Tuesday, October 21, 2008
POSTED BY André Lapa AT 18:09
In a time of advanced and pervasive communications, brands and corporations are struggling to find and engage with their consumers. Channels have fragmented. Audiences are scattered everywhere. Still, companies are constantly looking to effectively impact people.
There is still a place where you are sure to connect with consumers, where you can use interactivity to create surprise and engage in a totally new relationship with people. No, it’s not the Web. It’s at the store, dummy.
The store is the place where you have the best shot of really going for it, connect with your audience using all their senses (or most), using a set of tools that would be unmatched in any other place. This, for example, is what we have done in Porto, together with TMN. This what how we perceive interactivity: as a means to create experiences that are really remarkable. Because they are real.
*or at the Showroom, or at your Headquarters, or at your Company’s Museum, or at… you get it now.
Thursday, January 10, 2008
POSTED BY João Silva AT 18:42
“The west is the best, get here and we’ll do the rest”.
Jim Morrison, The Doors’ charismatic singer, referred to the American continent’s west… but this could also be applied to Europe’s west, and to Portugal more precisely.
Back in 1992 Portugal was awarded with the organization of the 1998’s international exhibition. I remember hearing about it on the radio just before a meeting with Professor Câmara at the National Geographic Information Center (CNIG). “Have you heard the news? That’ll be a great opportunity to show what we can do.”, he said. And the following years have shown just that.
In 1993, the Environmental Systems Analysis Group assembled the first Virtual Reality laboratory in Portugal. Equipped with a head mounted display (HMD), Polhemus sensors, a Silicon Graphics Indy workstation and two Pentium PCs, the lab was able to produce a lot of innovative concepts of simulation, interaction and information visualization. By innovative I mean these were real breakthroughs. And the fact that we were not working with high-end supercomputers pushed creativity to a whole new level.

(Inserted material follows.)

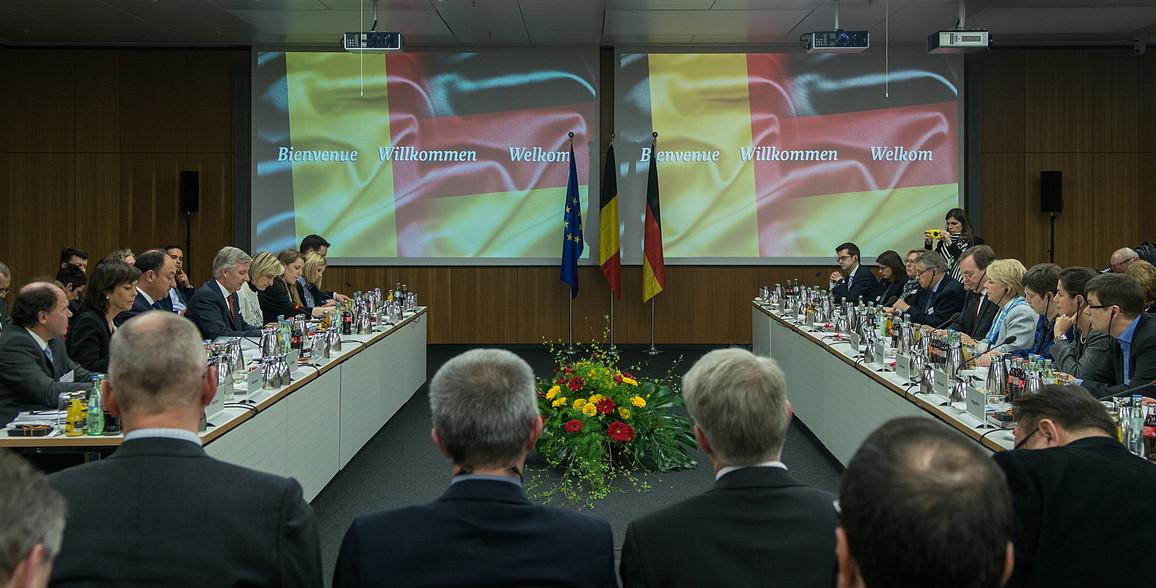 Die duale Berufsausbildung in Deutschland zum Vorbild nehmen: Die belgische Delegation um König Philippe in der Diskussion mit deutschen Fachleuten im Bundesbildungsministerium in Berlin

One of the areas with impressive results was the level of detail (LOD) management for large digital elevation models. That’s what made possible to have a project like Portugal Digital at the Territory Pavilion of the Expo98. It was a real time 3D simulator of continental Portugal, with 1m spatial resolution in Lisbon and Porto and 30m elsewhere… made from scratch in 4 months by a team of 6 members (including sound design), stable enough to run for 6 months and used by over 1 million visitors. It was impressive enough to get F-16 air force pilots playing like they were kids, and robust enough to withstand real kids flying like fighter pilots.
Few believed it was possible to achieve this result in such a short time frame and with so few resources.
We knew it was possible. And we did it.
That’s the spirit YDreams is built upon.